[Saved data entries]
****************

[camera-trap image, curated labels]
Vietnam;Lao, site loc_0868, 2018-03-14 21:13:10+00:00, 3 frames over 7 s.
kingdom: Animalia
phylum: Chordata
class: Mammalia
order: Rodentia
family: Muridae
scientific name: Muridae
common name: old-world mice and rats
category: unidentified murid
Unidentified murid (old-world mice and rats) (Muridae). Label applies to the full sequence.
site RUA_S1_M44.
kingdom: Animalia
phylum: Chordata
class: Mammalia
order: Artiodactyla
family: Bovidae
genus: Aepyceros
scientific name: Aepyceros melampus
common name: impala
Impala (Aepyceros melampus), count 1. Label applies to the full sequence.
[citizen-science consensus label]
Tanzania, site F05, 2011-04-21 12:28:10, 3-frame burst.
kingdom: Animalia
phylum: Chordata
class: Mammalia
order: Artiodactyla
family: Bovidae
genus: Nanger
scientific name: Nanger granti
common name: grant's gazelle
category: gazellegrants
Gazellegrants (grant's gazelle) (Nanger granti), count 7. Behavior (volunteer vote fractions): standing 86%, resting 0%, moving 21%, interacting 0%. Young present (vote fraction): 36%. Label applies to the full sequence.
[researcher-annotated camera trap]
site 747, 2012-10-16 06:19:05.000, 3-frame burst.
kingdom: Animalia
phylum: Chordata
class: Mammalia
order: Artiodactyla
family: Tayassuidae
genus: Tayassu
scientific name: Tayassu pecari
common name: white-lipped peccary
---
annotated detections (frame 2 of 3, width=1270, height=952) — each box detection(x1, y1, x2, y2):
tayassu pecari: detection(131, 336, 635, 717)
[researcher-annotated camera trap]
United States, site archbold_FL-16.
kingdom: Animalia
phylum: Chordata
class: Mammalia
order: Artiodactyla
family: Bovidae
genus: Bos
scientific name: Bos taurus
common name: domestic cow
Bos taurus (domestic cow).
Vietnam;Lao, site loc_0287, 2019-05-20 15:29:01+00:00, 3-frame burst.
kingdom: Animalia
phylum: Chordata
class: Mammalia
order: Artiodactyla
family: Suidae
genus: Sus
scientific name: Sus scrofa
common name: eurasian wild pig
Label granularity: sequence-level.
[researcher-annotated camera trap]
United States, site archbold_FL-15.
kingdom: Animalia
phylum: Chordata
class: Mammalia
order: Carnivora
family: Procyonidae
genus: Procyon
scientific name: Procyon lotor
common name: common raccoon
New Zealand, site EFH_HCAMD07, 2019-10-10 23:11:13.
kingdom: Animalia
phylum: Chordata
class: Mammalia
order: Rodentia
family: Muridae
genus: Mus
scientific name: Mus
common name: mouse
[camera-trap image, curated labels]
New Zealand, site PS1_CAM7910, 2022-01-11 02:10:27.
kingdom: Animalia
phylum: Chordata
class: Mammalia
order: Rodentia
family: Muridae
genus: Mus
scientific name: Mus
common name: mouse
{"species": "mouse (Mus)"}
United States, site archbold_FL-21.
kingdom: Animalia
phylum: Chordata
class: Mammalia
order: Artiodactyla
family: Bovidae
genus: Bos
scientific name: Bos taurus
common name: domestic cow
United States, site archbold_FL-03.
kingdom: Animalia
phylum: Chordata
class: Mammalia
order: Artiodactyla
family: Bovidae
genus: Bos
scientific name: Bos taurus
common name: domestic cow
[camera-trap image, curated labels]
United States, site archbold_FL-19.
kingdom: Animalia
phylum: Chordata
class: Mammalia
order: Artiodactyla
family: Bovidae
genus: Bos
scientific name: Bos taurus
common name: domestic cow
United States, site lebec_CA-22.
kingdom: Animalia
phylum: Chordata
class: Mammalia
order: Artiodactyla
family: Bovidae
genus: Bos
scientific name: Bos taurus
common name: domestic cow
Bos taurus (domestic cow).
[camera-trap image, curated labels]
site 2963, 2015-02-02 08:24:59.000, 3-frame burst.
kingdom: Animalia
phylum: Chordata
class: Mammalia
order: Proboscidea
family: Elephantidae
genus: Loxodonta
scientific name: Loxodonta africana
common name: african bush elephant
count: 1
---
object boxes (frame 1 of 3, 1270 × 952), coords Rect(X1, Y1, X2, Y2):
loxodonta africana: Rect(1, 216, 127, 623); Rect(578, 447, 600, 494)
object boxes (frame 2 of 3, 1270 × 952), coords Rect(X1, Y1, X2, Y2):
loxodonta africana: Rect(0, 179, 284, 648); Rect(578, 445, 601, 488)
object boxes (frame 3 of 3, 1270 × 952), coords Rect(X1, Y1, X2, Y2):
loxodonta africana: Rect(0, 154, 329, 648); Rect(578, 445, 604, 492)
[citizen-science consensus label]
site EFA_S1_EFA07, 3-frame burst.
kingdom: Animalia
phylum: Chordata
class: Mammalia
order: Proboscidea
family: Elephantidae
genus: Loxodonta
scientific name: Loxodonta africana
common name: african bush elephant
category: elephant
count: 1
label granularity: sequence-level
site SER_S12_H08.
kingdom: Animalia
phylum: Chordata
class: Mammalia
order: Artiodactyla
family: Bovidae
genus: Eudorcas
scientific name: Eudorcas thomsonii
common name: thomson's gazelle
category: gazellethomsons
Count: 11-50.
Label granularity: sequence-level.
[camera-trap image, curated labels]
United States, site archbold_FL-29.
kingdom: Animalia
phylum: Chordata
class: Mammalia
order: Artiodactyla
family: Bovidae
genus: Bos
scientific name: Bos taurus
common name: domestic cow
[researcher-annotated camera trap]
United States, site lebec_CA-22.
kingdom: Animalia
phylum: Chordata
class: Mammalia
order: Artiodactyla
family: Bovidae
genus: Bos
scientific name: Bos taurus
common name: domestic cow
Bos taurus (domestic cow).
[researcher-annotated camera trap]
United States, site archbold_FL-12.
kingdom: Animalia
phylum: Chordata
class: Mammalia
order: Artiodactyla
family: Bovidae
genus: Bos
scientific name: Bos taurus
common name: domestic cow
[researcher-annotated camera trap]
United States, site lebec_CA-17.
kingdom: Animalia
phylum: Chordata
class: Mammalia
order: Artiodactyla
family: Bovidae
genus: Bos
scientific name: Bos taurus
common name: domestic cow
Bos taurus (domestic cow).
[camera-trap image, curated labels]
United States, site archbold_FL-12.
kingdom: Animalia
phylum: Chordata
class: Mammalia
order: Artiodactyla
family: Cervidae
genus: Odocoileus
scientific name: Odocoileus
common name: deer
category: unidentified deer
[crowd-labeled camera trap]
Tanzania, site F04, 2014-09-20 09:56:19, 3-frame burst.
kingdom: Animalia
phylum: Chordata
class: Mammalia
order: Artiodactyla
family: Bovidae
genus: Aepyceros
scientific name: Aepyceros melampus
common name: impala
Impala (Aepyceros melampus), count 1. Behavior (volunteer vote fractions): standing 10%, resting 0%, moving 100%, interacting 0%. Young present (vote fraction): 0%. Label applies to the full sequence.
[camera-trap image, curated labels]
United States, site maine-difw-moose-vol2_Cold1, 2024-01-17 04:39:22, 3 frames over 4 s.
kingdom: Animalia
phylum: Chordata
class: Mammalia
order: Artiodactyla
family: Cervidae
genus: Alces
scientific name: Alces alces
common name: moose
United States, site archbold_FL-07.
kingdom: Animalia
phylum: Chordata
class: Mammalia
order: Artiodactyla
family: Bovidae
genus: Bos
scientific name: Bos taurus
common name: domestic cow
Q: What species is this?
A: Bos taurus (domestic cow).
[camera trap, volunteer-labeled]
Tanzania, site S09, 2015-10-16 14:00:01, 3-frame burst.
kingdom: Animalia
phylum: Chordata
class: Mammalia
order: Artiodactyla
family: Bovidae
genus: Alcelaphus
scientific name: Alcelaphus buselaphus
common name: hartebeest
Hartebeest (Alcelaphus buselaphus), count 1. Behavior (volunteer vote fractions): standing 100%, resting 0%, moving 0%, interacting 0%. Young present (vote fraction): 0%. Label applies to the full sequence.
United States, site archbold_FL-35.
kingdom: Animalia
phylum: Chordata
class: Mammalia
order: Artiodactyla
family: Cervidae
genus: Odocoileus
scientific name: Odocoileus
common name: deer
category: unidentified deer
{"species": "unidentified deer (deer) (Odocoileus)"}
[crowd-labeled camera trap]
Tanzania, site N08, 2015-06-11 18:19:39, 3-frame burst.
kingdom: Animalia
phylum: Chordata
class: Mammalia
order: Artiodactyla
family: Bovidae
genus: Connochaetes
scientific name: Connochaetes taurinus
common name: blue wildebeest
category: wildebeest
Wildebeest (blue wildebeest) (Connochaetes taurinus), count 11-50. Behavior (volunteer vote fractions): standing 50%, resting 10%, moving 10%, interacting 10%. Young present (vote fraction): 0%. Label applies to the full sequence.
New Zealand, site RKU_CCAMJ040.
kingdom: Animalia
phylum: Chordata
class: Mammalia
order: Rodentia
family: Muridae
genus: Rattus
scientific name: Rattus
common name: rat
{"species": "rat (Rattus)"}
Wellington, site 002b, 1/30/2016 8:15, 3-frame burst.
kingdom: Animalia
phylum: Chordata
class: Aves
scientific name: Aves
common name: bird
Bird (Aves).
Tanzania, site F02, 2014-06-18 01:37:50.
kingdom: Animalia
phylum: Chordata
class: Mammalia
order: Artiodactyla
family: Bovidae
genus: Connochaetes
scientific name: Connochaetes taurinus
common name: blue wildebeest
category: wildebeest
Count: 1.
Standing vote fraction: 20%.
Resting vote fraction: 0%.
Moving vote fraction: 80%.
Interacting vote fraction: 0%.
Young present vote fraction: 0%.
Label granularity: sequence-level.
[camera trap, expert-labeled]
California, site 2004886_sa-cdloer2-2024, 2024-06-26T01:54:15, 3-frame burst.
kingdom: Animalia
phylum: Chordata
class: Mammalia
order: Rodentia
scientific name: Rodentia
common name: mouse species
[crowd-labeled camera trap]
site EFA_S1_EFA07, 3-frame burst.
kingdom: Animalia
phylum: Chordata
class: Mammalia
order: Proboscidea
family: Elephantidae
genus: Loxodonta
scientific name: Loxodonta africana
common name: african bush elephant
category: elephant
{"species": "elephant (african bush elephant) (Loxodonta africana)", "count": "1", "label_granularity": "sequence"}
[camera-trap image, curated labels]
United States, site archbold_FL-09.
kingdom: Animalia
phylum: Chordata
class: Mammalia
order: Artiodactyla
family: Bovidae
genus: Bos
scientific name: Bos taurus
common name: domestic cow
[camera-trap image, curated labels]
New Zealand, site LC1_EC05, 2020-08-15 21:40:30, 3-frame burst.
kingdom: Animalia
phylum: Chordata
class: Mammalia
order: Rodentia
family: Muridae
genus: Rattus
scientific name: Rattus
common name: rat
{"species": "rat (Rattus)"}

****************

WHAT THE TASK REQUIRES. Examine the records above and give the number of lines in which the string "moose" appears, with no other words.

REPLY. 2